Community Services Programs
Mental Health Agency Licensing Standards; Agency Management - Governance
The agency has governing body bylaws or policies and procedures that reflect how governing body members are recruited and oriented.
The agency has a written mission statement that describes the purpose of the organization and the shared values of the o rganization's members.
The governing body acts to assure that the agency's operation and management practices are consistent with the purpose and shared values in the mission statement.
- Interpretive Guideline for GOV.3
Compliance is evaluated using a variety of methods. These methods include, but are not necessarily limited to the following: staff and client interviews, policy, procedure, and meeting minutes review, and compliance with these standards or those established by the agency. Compliance with this standard, to some degree, must be based on surveyor judgment. Since the quality of services is ultimately the responsibility of the governing body, a preponderance of evidence suggesting inadequate attention or support by the governing body may result in a citation of non-compliance.
The governing body and its committees should meet with a frequency sufficient to carry out their responsibilities effectively.
All governing body responsibilities set forth in these standards are met, or the failure to meet governing body standards is not due to an insufficient number of meetings.
The governing body meetings and actions are documented in written minutes.
The governing body documents its role, responsibilities and duties in the governance of the agency and its relationship to the management of the agency.
The governing body or a designee shall provide notification in writing to the Division of any major program changes.
Except under extraordinary circumstances, the governing body will notify the Division at least 30 days before the implementation of any major program change to determine whether any change in licensing status is necessary.

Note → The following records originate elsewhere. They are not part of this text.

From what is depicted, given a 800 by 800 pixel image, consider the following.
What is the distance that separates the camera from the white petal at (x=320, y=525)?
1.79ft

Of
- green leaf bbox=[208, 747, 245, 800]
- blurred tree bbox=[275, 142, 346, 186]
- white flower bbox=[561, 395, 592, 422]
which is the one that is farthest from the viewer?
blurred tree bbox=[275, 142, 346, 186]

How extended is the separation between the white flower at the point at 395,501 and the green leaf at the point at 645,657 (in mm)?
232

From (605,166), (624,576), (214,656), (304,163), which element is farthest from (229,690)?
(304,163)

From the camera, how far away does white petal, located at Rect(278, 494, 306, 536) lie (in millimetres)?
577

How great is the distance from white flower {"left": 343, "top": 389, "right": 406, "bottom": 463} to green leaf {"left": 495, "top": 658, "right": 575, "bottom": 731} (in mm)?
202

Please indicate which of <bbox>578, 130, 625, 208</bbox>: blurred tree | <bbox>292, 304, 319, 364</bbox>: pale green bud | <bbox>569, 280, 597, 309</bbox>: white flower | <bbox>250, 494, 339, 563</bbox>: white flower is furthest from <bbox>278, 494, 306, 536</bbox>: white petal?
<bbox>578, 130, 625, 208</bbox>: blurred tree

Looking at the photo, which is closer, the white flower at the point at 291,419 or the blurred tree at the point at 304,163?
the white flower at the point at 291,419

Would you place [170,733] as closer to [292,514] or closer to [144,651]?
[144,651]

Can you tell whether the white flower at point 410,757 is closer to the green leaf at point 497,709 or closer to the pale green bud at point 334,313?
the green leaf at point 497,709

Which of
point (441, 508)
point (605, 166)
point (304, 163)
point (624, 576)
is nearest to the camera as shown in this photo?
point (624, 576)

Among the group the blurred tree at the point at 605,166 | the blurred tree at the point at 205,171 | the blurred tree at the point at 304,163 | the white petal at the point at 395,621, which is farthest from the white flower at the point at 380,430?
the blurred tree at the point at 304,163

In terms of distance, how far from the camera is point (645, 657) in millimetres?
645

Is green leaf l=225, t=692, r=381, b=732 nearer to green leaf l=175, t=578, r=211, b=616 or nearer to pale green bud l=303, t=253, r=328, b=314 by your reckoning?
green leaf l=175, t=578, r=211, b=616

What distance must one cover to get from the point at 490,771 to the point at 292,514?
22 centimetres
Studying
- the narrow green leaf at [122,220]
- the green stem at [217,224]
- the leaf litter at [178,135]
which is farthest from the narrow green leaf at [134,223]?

- Interpretive Guideline for GOV.6
Major program changes include, but are not necessarily limited to the following:
1. the addition of new services or deletion of existing services;
2. serving a population not served by the agency previously;
3. significant increases or decreases in service capacity as defined by the governing body;
4. significant changes in the organizational structure as defined by the governing body;
5. changes in the executive director, name or ownership of the agency; or
6. relocation of services.
The governing body shall appoint an executive director responsible for the overall operation of the agency.
The agency has an executive director whose job description reflects responsibility for overall operation of the agency.
The organizational chart indicates a sole directorship.
The executive director meets minimum qualifications for his/her position.
The agency has a job description for the executive director position that includes minimum qualifications.
The executive director's personnel file has documented evidence that he/she meets the minimum professional criteria.
GOV.9 The governing body has a mechanism for obtaining clients' input regarding the agency's services.
The agency's governing body has client membership or complies with GOV.9.B.
The agency has a mechanism for obtaining feedback from clients, family members, and guardians that includes a procedure for direct input to the governing body.
The governing body minutes reflect consideration of the recommendations from the agency's client feedback process.
The agency has a policy and procedure regarding conflict of interest that minimally addresses the definition of conflict of interest and the procedures for resolving these issues.
The governing body shall insure that each agency and program is in compliance with the Americans with Disabilities Act (ADA), Section 504 of the Rehabilitation Act and the Maine Human Rights Act (MHRA).
There are no substantiated complaints of violations of the ADA, MHRA or Section 504, including instances of lack of handicapped accessibility. All substantiated complaints will be assessed for the seriousness of the violation and actions taken to achieve compliance.
All agencies must notify the Division of complaints pursuant to the above cited laws resulting in a reasonable grounds finding by an external regulatory body (MHRC/EEOC).
The agency has a policy and procedure regarding compliance with the ADA, MHRA and Section 504, including how persons with disabilities may access services.
All existing buildings will receive approval from DHHS's Affirmative Action Officer for compliance with the ADA and Section 504.
All plans for new buildings or renovation of existing buildings receive approval from the State Fire Marshal's office or designee for compliance with the ADA and Section 504.